Haluk Ağabeyoğlu’nu 12 Eylül döneminde, Cüneyt Köseler’in evinde kaldığı zaman tanımıştım. Karanlık, kapkaranlık bir Ankara kışıydı. Aranıyordu, pek çok insan gibi onun da başı dertteydi. Ama o umutsuz ve çıkışsız şehrin en kara günlerinde tanıdığım Haluk Ağabeyoğlu sürekli gülümseyen birisiydi. Onu ilk tanıdığımda “galiba” demiştim, “bu çocuk biraz saf.” Bir süre sonra hiç öyle olmadığını, tersine çok uyanık biri olduğunu, o gülümsemenin kendisinin engelleyemediği biçimde içinden yükseldiğini anladım.
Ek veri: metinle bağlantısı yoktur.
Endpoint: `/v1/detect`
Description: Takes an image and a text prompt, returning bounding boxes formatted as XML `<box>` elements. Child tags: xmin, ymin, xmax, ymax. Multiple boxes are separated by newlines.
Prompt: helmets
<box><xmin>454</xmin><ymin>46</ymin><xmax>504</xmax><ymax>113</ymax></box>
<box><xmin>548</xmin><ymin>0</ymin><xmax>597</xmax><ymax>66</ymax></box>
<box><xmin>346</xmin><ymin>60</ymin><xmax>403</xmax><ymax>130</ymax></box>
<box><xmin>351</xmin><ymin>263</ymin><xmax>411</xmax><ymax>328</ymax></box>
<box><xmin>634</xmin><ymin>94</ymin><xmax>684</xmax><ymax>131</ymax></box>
Etrafındaki hemen herkes ona okula gitmemesini, kapıda alacaklarını söylüyordu. Haluk ise öğrencisi olduğu ODTÜ’de derslere ısrarla devam etti ve tabii bir gün alındı. Şimdi düşündüğüm zaman, bu akıl dışı gibi görünen davranışın, tüm bağları kopmuş, yalnız kalmış Haluk için bir çıkış yolu olduğunu, bu işin bir an önce bitmesini istediğini anlıyorum. Bu insanı şiddetin ve baskının ne olduğu üzerine düşündürüyor, çünkü bu deneyim (aranmak, saklanmak, yakalanmak…) Haluk gibi binlerce insanın ortak deneyimiydi, binlerce yalnız insanın.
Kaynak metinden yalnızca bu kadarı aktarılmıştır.